From distance to travel expenses, destination weddings can sometimes be difficult for guests to attend. One mom is frustrated after finding out her in-laws expect her to bring her "high needs" newborn to a destination wedding that includes "extreme hiking and camping."

Sharing her situation on parenting forum Mumsnet, the woman explained the wedding "involves a trip not very suitable for a baby," including "extreme hiking and camping."

"My in-laws are very outdoorsy and see no issue with bringing a baby along, but everyone else I’ve spoken to, including other members of [husband's] family has said it’s not a great trip for a baby. I think that [husband's] parents will be very upset and hurt if we don’t go with the baby and my [husband] goes alone," she wrote via Mumsnet.

She detailed that since her in-laws live on a different continent they don't get to see the baby, who is 5 months old, often, but they have met the child "a few times."

"My in-laws are generally lovely.
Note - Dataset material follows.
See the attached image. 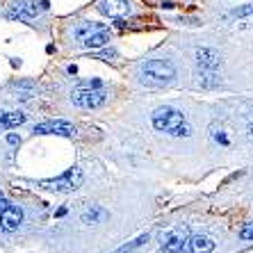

However, they are difficult when it comes to judging us based on parenting choices that they do not understand because advice differs from when they had their own children 30+ years ago," she continued.

The mom noted she's "concerned" that if she and the baby go on the trip, her in-laws will "push" them to do things she is "not comfortable" with, and will make judgmental comments if she refuses.

While the woman's husband is fine with "sticking up to them," her in-laws only tend to address their parenting concerns to her, something she finds a "bit sexist."

"My 2 concerns are the financial costs and the difficulties in disagreements in parenting as described above, on a trip that is not suitable for an infant. I’m worried that if we don’t all go, they will be very upset and it will damage our relationship. They will simply not understand why we don’t feel the trip is suitable for a baby even if we try to explain," she wrote, asking Mumsnet users what she should do.

In the comments section, users rallied behind the woman, suggesting she should follow her gut to make decisions that are best for her and the baby.

"No matter what you do, someone will be unhappy so I would do what you feel is right and say '[husband's] coming. It's our decision, we thought long and hard but it's not something that's right for [our baby] at the moment (he's not a good traveler due to his health).' I wouldn't engage with any pressure or arguments about how you are wrong, etc., just repeat that it's your decision as [the baby's] parents not theirs and the matter is closed," one person wrote.

"I wouldn’t go, by the sounds of it you won’t enjoy it and it’s an expense that won’t be worth it. 10 hours on a plane for a 5 month old would be a lot! [Husband] needs to step up, I’d have an honest conversation about your concerns and if you decide not to go, he should be the one to tell his family and to phrase it in a way that shows it was a united decision," someone else commented.